En el cuerpo concreto, histórico, del Señor se refleja la gloria de Dios que le corresponde como Hijo e Imagen del Padre. Esta gloria ha impresionado los sentidos de sus discípulos –de Pedro, Santiago y Juan– y ha supuesto, para ellos y para los demás seguidores de Jesús, un estímulo y un consuelo para que, escuchando y obedeciendo al Maestro, no perdiesen la esperanza ante la aparente desfiguración del Calvario mientras aguardaban, en medio de la zozobra, la claridad nueva de la pascua.

La revelación expresa con singular evidencia en este acontecimiento su carácter sacramental, en el que se unen los gestos y las palabras. La referencia al cuerpo de Jesús como medio de revelación y signo que la confirma, así como el papel de la imagen de Jesús como reflejo de la gloria divina, constituyen elementos que merecen ser considerados en orden a ahondar en la estructura sacramental, concreta, de la fe.

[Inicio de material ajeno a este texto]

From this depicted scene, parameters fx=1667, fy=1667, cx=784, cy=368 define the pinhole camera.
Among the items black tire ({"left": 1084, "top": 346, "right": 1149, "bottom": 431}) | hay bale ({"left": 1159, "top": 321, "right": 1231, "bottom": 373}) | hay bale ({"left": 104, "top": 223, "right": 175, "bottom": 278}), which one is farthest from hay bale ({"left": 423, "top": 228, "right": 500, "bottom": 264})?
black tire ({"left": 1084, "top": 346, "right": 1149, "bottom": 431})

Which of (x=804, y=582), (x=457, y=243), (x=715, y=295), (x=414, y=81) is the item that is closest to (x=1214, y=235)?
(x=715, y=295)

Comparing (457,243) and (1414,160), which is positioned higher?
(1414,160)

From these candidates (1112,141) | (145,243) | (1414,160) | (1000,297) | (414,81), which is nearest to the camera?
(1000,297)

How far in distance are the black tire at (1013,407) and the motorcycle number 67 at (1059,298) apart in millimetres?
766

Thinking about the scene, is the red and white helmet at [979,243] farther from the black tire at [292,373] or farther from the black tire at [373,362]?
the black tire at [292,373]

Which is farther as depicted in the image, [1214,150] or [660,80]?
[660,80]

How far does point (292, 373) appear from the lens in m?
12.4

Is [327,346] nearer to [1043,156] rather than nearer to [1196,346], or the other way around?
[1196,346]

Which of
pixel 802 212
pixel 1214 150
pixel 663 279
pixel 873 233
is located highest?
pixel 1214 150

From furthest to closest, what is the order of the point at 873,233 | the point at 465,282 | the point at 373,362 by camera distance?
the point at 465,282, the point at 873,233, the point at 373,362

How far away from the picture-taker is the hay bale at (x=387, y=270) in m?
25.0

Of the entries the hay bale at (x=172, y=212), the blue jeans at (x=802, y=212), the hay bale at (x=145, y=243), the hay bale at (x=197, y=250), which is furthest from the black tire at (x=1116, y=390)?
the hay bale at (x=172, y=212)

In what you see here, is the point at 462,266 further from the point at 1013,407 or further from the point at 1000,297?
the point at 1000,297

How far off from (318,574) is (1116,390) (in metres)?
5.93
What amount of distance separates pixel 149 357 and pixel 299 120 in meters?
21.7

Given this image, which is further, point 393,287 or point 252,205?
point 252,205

El acontecimiento de la transfiguración de Jesús nos ayuda, pues, a comprender mejor la estructura sacramental de la fe y la sacramentalidad misma como elemento fundamental de todo lo cristiano. En el cuerpo terreno de Jesús se hace visible la gloria de lo eterno para revelar que su muerte es el paso que conduce a la resurrección.

Él es el Hijo, el Verbo encarnado, tanto en el Tabor como en el Calvario. Solo escuchándolo a él la obediencia de la fe será capaz de seguirle en ese peculiar éxodo, sin ceder al desaliento de la desconfianza, sin sucumbir a la tentación de la incredulidad.

Los evangelistas, y también Pedro, han dado fiel testimonio de este acontecimiento. Los apóstoles y discípulos han visto y oído, han palpado con sus manos, al Verbo de la vida. Ellos han creído, a pesar de la desfiguración de la cruz, y han podido reconocer al Resucitado, portador de una luz que fugazmente habían experimentado Pedro, Santiago y Juan en la cumbre de la montaña.

En el cuerpo de Jesús, en su carne, habían visto estos tres apóstoles, alumbrados por un fulgor como de un relámpago, al nuevo Adán, al rey mesías, a aquel que puede quedarse solo, pero que nunca los dejará solos. A aquel cuya luz se hace camino, éxodo. A aquel que es el lugar de la gloria, el auténtico tabernáculo.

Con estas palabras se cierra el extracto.